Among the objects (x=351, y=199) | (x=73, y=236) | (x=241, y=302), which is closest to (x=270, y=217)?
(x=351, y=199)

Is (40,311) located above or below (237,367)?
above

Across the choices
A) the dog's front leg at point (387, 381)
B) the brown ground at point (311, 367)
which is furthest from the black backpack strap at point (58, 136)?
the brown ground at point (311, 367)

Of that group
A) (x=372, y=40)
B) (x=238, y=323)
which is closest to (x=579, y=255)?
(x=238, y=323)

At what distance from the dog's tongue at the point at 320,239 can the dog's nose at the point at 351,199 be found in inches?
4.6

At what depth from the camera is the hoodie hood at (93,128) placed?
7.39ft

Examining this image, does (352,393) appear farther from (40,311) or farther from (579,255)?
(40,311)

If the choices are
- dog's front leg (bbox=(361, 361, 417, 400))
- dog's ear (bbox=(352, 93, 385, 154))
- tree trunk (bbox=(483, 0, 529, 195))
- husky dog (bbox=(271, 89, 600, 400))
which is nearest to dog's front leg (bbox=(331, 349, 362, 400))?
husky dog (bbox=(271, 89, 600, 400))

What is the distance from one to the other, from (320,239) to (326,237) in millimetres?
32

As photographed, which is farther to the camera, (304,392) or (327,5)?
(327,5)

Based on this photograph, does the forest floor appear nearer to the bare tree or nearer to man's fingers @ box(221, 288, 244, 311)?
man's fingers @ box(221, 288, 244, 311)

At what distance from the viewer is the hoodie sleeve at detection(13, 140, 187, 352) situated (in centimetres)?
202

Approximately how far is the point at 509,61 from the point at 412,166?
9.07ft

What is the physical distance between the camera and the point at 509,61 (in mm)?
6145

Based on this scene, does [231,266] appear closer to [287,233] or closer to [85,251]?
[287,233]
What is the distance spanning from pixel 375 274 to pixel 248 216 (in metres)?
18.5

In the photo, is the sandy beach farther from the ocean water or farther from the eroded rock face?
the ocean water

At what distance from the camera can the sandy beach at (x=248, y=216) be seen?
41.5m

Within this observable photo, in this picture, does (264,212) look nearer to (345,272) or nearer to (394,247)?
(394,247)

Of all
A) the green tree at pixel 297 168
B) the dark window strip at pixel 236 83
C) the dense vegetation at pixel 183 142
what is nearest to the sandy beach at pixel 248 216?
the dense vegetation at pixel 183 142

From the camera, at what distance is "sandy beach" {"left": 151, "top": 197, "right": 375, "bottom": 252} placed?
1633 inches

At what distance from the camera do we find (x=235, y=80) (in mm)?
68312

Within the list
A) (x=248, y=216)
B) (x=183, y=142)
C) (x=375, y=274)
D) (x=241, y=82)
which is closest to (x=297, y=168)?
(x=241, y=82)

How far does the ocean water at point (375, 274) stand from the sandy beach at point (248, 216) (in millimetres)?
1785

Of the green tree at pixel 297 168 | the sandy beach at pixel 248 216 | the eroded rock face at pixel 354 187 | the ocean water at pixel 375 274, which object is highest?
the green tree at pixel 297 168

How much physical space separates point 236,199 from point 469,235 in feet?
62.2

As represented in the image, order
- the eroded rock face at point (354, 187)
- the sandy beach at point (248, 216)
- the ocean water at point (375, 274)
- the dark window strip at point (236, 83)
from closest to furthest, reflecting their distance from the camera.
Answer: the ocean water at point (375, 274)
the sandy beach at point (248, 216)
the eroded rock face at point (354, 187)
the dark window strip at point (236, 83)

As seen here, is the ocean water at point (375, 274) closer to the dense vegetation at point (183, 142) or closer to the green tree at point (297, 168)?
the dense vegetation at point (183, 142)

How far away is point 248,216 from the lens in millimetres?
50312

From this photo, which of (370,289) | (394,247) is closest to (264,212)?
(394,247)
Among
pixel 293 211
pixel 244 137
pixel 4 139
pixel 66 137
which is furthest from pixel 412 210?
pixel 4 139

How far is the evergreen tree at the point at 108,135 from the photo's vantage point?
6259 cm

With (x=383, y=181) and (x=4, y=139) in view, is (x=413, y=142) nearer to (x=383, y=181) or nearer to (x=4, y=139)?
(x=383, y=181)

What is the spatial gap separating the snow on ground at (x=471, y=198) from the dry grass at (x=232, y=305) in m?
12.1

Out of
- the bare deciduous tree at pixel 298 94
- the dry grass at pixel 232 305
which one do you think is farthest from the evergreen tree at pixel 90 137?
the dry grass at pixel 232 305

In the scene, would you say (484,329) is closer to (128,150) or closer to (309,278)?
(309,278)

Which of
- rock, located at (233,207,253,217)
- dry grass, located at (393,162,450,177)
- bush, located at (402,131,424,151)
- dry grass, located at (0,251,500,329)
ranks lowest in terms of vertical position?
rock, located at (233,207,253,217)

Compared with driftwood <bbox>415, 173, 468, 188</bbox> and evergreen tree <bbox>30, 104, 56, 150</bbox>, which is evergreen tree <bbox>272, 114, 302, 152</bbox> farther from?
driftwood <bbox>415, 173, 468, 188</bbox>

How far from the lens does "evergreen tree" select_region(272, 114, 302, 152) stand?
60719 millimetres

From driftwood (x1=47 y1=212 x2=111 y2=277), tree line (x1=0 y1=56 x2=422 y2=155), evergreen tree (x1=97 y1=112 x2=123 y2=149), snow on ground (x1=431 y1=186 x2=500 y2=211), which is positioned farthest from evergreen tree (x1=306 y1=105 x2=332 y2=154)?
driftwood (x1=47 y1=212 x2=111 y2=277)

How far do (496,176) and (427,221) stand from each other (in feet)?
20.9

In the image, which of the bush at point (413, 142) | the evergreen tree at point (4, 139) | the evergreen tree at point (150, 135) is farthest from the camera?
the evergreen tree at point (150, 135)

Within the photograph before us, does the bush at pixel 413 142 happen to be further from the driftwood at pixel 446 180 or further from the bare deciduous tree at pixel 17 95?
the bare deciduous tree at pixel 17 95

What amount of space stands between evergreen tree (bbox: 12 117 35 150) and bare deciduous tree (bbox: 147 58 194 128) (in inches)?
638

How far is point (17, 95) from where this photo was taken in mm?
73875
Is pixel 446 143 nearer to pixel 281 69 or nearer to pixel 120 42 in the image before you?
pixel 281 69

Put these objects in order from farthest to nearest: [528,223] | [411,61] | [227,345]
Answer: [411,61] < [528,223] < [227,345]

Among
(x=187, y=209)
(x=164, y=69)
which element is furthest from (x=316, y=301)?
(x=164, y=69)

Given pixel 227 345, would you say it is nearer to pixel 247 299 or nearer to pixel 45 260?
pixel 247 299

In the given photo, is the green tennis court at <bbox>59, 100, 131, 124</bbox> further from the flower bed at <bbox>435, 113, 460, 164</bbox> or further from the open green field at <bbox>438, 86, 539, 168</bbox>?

§ §

WHAT THIS TASK INVOLVES
Locate the line that contains "How far from", then please quote it and every line after it to the end of the entries above, exactly and with nothing else.

EXERCISE RESPONSE
How far from the lens does "evergreen tree" select_region(272, 114, 302, 152) stand?
60719 millimetres

From driftwood (x1=47 y1=212 x2=111 y2=277), tree line (x1=0 y1=56 x2=422 y2=155), evergreen tree (x1=97 y1=112 x2=123 y2=149), snow on ground (x1=431 y1=186 x2=500 y2=211), which is positioned farthest from evergreen tree (x1=306 y1=105 x2=332 y2=154)?
driftwood (x1=47 y1=212 x2=111 y2=277)

How far do (496,176) and (427,221) stand from each other (in feet)?
20.9

In the image, which of the bush at point (413, 142) | the evergreen tree at point (4, 139) | the evergreen tree at point (150, 135) is farthest from the camera?
the evergreen tree at point (150, 135)

Within the photograph before us, does the bush at pixel 413 142 happen to be further from the driftwood at pixel 446 180 or further from the bare deciduous tree at pixel 17 95?
the bare deciduous tree at pixel 17 95

What amount of space stands between evergreen tree (bbox: 12 117 35 150) and bare deciduous tree (bbox: 147 58 194 128) (in inches)?
638

How far is point (17, 95) from where this photo was taken in mm?
73875
Is pixel 446 143 nearer to pixel 281 69 or nearer to pixel 120 42 in the image before you?
pixel 281 69

Put these objects in order from farthest to nearest: [528,223] | [411,61] | [227,345]
Answer: [411,61] < [528,223] < [227,345]

Among
(x=187, y=209)
(x=164, y=69)
which element is furthest from (x=316, y=301)?
(x=164, y=69)

Given pixel 227 345, would you say it is nearer to pixel 247 299 or nearer to pixel 45 260?
pixel 247 299

In the given photo, is the green tennis court at <bbox>59, 100, 131, 124</bbox> further from the flower bed at <bbox>435, 113, 460, 164</bbox> or further from the open green field at <bbox>438, 86, 539, 168</bbox>?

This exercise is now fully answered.